Kyle slumped back in his seat.

‘Did you find out how it worked even?’ he asked.

‘I probably know more about the disease than anyone else in England,’ said Amelia. ‘And here am I, ninety-two, weak and feeble and helpless. I haven’t got much longer on this earth. How I’ve got to ninety-two quite frankly I have no idea … and all I know will die with me.’

‘Unless you tell us,’ said Trey, and he and Trio crossed the room to sit next to her on the sofa. ‘We could write it all down, or something.’

Amelia smiled at him and placed her hand on top of his.

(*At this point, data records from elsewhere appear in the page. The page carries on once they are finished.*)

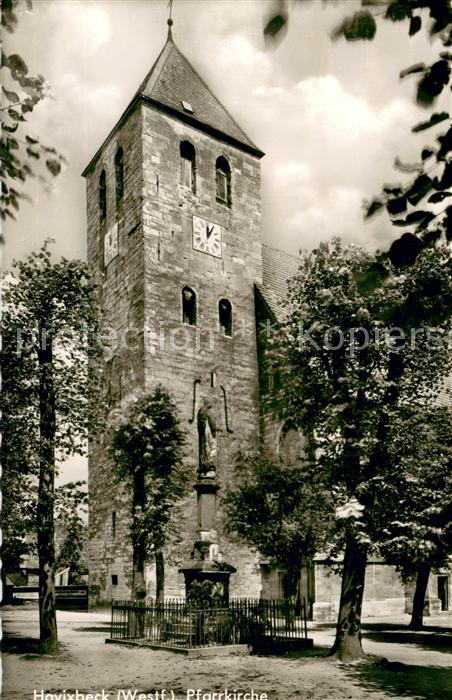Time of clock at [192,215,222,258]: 12:05
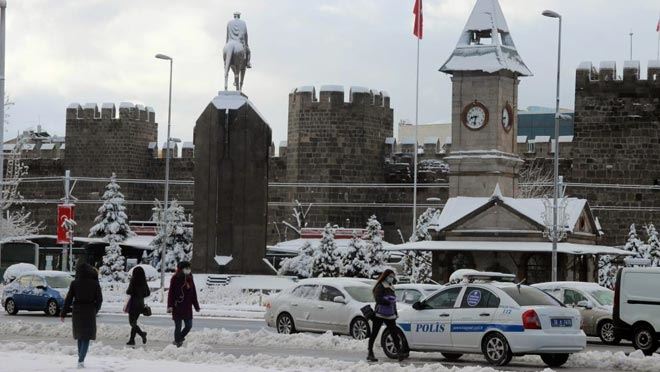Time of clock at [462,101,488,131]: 8:32
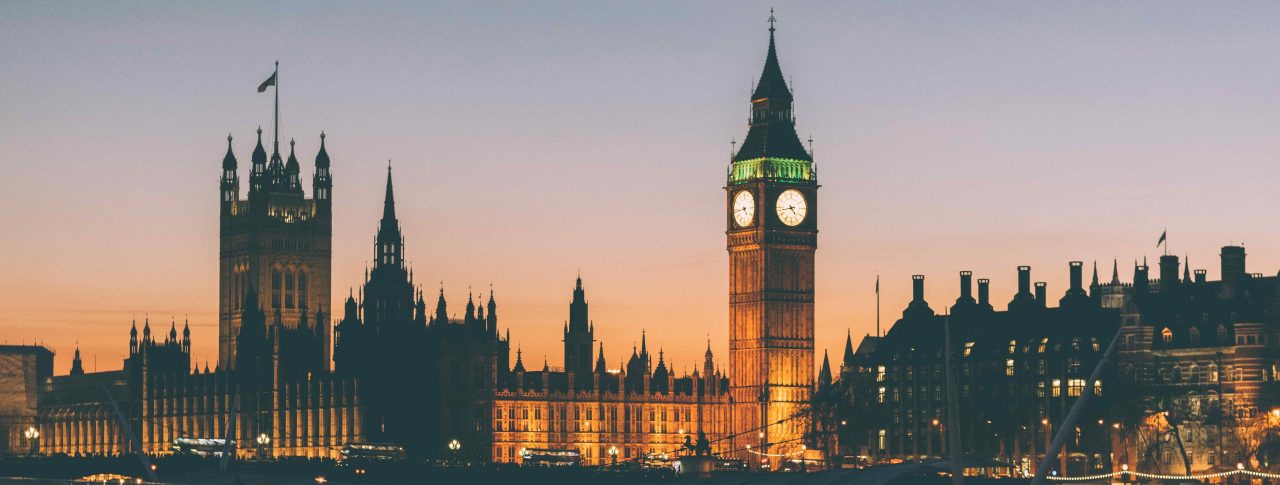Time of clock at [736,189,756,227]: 4:43
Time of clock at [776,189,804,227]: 4:42
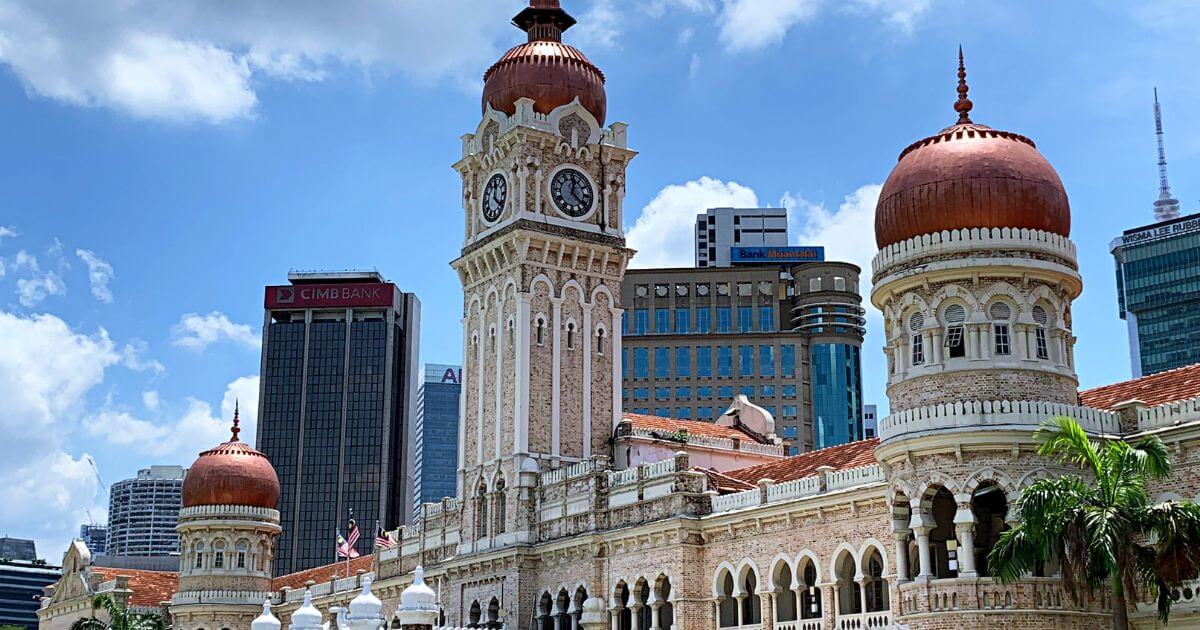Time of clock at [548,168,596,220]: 12:22
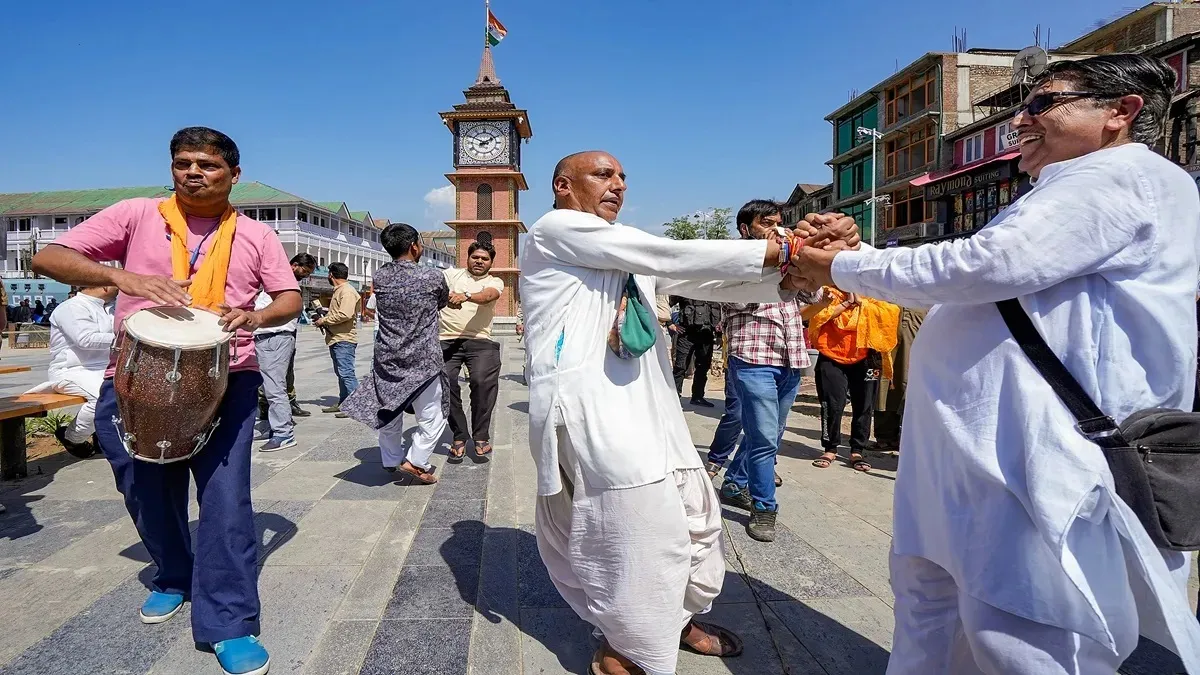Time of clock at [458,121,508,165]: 1:50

She stared into his face, trying to make sense of him, and was just about to ask him something when Lewis butted in.

‘Is it like this all around the world?’ he said. ‘Is it this bad everywhere?’

‘As far as we know. Everything looked hopeless. We gave up in the end. We closed the labs and I came here to be with Dot. By then all the staff had gone. Dead or run off. It was just the old people. Left to die. But we didn’t die. Because, before I left the labs, I was able to do one last thing. I had ultimate authority: the government had given orders that anything I needed I should have. The work I was doing was that important. So I made one last order.’

‘What was it?’ Ed asked.

‘Come along,’ said Amelia, struggling up off the sofa. ‘I’ll show you.’